Through the people that fellows meet as well as the experiences that they have, fellowships also offer a singular opportunity for growth-both professionally and

personally. Many programs, such as the Kellogg Foundation, fund their fellows' interests in subjects that are only tangential to their areas of concentration. They'll pay for you to take guitar lessons, for example, or yoga classes if you believe that it will somehow enhance your personal or professional life.

Says Defeill, "All of it makes you better at the work you do, and if the work you do is improving the world than fellowships improve the world." However, fellowships may not improve your marriage: Defeill reports that married fellows often complain of outgrowing their mates.

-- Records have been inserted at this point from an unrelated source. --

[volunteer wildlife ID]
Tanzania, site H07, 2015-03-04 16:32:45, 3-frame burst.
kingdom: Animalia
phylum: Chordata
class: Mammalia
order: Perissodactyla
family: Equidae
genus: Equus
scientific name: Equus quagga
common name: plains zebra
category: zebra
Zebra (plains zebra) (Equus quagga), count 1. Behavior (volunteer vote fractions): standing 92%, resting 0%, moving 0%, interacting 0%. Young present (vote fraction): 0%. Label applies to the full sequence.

Fellowships are undergoing some changes themselves. Programs like Kellogg and Eureka have started to wonder whether their fellows are contributing to the goals that the fellowships exist to advance. "Even after years of lots of money going in," explains Izumizaki, "there was no overt or clear outcome required. So none was evaluated. People are looking at that and wondering, hmm, what happened here?" Kellogg has hired someone to find out.

Although future fellows may find more pressure to produce solid results, they'll also find a more activist-friendly funding environment. Douglas Maguire, the director of the Fund for Social Entrepreneurs, says that "there's a move toward increased flexibility on the part of funders to meet the real time needs of tomorrow's community leaders, rather than have the community leaders jump through a series of hoops to meet the cycles of foundations. We're moving towards a more customer-driven system."

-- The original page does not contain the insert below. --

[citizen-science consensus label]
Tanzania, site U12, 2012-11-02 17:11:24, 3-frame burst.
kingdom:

Fellowship programs are figuring out other ways to help their fellows better. They recognize that the greatest benefit that they can provide is professional contacts. Following the example of fellowships from other professions like law and medicine, many nonprofit fellowship programs are working to put together tight alumni networks by hiring people to assemble rosters and make former fellows accessible to one another.

They're looking at professional programs like the Georgetown University Women's Law and Public Policy Fellowship, which introduces its lawyer fellows to top civil-rights attorneys and makes sure that they attend prestigious legal events-like a moot court at the Supreme Court or a dinner to celebrate the anniversary of Roe v. Wade-for ways to open similar doors for their fellows. "Many of the programs have been around," says Maguire. "There's now a base of people who've been through these programs and we want to tap the asset that's been created."

In the end, though, it's not who you know but who you are. Although all of the people interviewed for this story would choose to do their fellowships again if given the chance, "there's no one-to-one relationship between success of a fellowship and success of a person," says Izumizaki. "A fellowship is a tool, and the people who know how to use the tool kit will be the most successful."

Anastasia M. Warpinski provided research assistance for this article.